**Exercise 1**. In the essay "How Do I Keep from Crying?", with what organization is Fr. Greg Boyle identified?
**Exercise 2**. Write out word for word the portion of the essay "How Do I Keep from Crying?" from "By Betsy Potts" up to and including "ignored the stranger.".

Text section START

How Do I Keep from Crying?
By Betsy Potts
The Gospel this past Sunday was the story of the Good Samaritan—an outsider, a foreigner, an “other”—who stopped to help a stranger who had been beaten and robbed.
Two others before him had ignored the stranger.
Today, that stranger is the immigrant, who is being rounded up, beaten, and sent away.
What are we doing? This isn’t about politics. This is about good and evil; moral and immoral; humane and inhumane.
As Fr. Greg Boyle of Homeboy Industries says, “No human being is illegal…We stand with anybody who’s demonized or left out, or excluded, or seen as disposable. We stand with them. We will never abandon you, ever…”
My heart hurts. For the undocumented. Human beings. Who work hard, love their families, and care for the vulnerable. I know a family whose mother is undocumented and lives in fear. I have a friend whose sister broke her ankle and is afraid to go to the hospital. I know a gardener who is afraid to go to work. They live in fear of being routed out of their homes, their places of work, of being beaten and put in detention camps (please compare pictures of Alligator Alcatraz to Nazi concentration camps).

Text section END
Entries supplied START

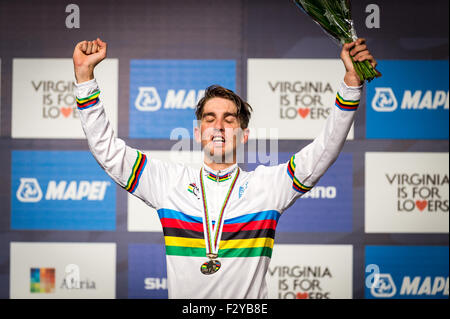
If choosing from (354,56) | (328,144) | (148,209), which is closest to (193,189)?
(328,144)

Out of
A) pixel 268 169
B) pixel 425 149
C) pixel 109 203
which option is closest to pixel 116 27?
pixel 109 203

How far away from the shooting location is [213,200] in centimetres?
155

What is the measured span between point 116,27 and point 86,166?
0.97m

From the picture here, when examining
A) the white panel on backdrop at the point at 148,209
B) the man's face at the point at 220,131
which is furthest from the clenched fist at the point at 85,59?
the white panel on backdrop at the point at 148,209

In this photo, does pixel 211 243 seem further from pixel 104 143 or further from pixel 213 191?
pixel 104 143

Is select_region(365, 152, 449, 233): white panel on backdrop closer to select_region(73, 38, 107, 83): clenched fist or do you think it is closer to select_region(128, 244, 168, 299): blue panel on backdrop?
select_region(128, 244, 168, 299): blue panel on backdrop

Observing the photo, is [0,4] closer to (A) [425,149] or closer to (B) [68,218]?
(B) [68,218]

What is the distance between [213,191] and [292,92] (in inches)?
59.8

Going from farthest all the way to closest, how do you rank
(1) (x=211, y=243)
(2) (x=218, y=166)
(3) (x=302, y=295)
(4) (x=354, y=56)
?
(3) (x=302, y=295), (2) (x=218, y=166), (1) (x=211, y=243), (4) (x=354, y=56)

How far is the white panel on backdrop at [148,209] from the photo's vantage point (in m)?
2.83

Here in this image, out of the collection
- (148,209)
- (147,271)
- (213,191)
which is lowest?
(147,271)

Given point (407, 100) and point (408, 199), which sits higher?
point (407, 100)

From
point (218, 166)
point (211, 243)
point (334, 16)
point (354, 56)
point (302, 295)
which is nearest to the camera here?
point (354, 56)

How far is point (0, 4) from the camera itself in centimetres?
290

Entries supplied END

**Task output 1**. Homeboy Industries.

**Task output 2**.
By Betsy Potts
The Gospel this past Sunday was the story of the Good Samaritan—an outsider, a foreigner, an “other”—who stopped to help a stranger who had been beaten and robbed.
Two others before him had ignored the stranger.